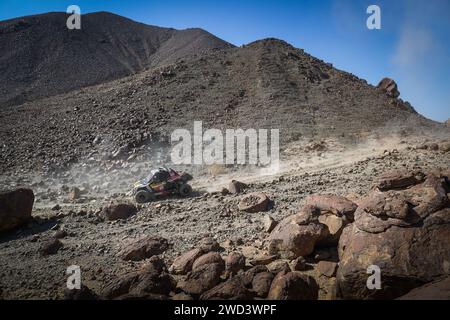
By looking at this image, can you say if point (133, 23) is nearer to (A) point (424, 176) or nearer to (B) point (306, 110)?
(B) point (306, 110)

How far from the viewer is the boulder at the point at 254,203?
388 inches

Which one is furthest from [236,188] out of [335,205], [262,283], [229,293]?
[229,293]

----

Reproduce everything from the line containing "Which one is" down to the end of the items, keeping every character unchanged.

### SOLUTION TO THE EXERCISE
Which one is furthest from [236,188] out of [335,205], [262,283], [229,293]?
[229,293]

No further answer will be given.